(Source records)
■ ■ ■ ■

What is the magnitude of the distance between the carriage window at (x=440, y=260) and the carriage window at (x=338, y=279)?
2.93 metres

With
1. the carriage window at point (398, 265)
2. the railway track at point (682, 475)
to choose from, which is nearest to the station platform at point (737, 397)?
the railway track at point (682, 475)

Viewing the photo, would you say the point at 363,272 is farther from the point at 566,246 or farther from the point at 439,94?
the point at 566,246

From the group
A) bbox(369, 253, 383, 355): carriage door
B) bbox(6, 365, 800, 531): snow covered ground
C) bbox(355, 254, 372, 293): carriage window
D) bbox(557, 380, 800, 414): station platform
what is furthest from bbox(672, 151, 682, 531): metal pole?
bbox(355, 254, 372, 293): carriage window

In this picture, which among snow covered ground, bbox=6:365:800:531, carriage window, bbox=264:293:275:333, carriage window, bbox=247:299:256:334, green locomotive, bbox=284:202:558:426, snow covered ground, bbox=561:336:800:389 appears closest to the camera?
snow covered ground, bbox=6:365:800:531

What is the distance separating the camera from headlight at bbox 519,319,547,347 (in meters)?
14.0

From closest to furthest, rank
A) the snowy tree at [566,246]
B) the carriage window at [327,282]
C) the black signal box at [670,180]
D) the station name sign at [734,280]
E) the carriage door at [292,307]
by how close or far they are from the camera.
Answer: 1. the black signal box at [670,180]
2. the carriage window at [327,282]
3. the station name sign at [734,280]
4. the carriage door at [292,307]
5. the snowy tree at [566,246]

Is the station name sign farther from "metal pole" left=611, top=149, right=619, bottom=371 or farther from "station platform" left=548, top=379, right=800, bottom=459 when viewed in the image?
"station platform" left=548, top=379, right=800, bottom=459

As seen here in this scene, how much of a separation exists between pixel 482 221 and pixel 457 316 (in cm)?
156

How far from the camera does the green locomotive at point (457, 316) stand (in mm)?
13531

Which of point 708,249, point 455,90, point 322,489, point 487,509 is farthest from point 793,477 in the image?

■ ■ ■ ■

■ **Goal of the exercise**
Write out every line of the records exactly.

■ **The reply**
What is the magnitude of the distance between the carriage window at (x=440, y=260) and the carriage window at (x=338, y=279)?
2.93 metres

With
1. the carriage window at point (398, 265)
2. the railway track at point (682, 475)
to choose from, which is nearest to the station platform at point (737, 397)?
the railway track at point (682, 475)

Viewing the photo, would you say the point at 363,272 is farther from the point at 566,246 or farther from the point at 439,94?
the point at 566,246

From the group
A) bbox(369, 253, 383, 355): carriage door
B) bbox(6, 365, 800, 531): snow covered ground
C) bbox(355, 254, 372, 293): carriage window
D) bbox(557, 380, 800, 414): station platform
what is furthest from bbox(672, 151, 682, 531): metal pole?
bbox(355, 254, 372, 293): carriage window

In this picture, which among snow covered ground, bbox=6:365:800:531, carriage window, bbox=264:293:275:333, carriage window, bbox=247:299:256:334, green locomotive, bbox=284:202:558:426, snow covered ground, bbox=561:336:800:389 appears closest to the camera?
snow covered ground, bbox=6:365:800:531

What is the distance separating the camera from headlight at bbox 519,319,547,347 (in meters)?
14.0

From closest to furthest, rank
A) the snowy tree at [566,246]
B) the carriage window at [327,282]
C) the black signal box at [670,180]
D) the station name sign at [734,280]
E) the carriage door at [292,307]
by how close or far they are from the camera.
Answer: 1. the black signal box at [670,180]
2. the carriage window at [327,282]
3. the station name sign at [734,280]
4. the carriage door at [292,307]
5. the snowy tree at [566,246]

Is the station name sign farther from "metal pole" left=611, top=149, right=619, bottom=371 or farther from "station platform" left=548, top=379, right=800, bottom=459 when viewed in the image?
"station platform" left=548, top=379, right=800, bottom=459

As seen here in this scene, how much of a separation exists between pixel 482 221 and pixel 457 316 (in cm)?
156

How far from the camera does the green locomotive at point (457, 316) stand (in mm)?
13531

Which of point 708,249, point 455,90, point 322,489, point 487,509 is farthest from point 793,477 in the image?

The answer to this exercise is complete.